| WORK REQUIRED |
Reproduce exactly the lines from the one containing "Which item is [470,239]" through the last line of the data, both ends included.

[Questions about scene geometry]
(begin)

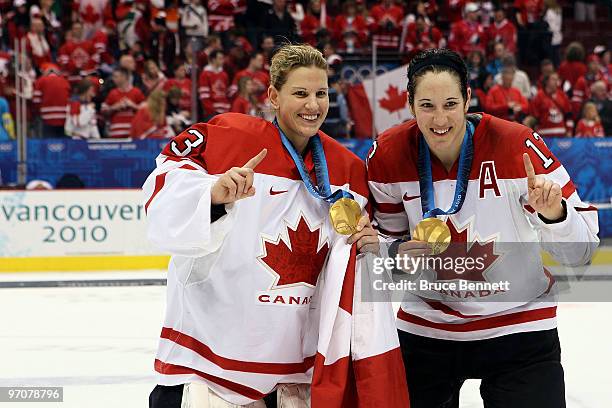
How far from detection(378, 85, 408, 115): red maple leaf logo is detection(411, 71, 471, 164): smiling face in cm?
573

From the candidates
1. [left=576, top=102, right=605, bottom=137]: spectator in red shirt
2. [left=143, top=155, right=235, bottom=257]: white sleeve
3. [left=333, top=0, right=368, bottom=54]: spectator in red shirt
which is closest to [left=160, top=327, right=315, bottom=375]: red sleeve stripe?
[left=143, top=155, right=235, bottom=257]: white sleeve

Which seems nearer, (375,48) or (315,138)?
(315,138)

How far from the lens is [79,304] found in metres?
6.17

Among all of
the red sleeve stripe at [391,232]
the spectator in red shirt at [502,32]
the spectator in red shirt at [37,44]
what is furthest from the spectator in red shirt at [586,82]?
the red sleeve stripe at [391,232]

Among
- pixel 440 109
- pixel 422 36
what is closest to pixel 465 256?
pixel 440 109

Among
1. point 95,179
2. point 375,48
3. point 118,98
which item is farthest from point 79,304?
point 375,48

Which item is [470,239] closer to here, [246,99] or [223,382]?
[223,382]

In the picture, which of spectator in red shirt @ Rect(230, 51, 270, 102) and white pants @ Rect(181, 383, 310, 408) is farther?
spectator in red shirt @ Rect(230, 51, 270, 102)

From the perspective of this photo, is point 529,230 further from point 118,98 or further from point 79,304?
point 118,98

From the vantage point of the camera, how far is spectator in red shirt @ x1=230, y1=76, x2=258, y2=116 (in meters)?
8.50

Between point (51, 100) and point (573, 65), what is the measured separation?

(end)

| REPLY TO THE TASK |
Which item is [470,239] closer to here, [246,99] or [223,382]?
[223,382]

In the picture, which of spectator in red shirt @ Rect(230, 51, 270, 102) and white pants @ Rect(181, 383, 310, 408) is farther?
spectator in red shirt @ Rect(230, 51, 270, 102)

From the perspective of this photo, is point 529,230 further from point 118,98 or further from point 79,304?
point 118,98

From the vantage point of the camera, how far is spectator in red shirt @ x1=230, y1=76, x2=258, y2=116 (in meters)?
8.50

Between point (51, 100) and point (573, 65), what is the measured separation?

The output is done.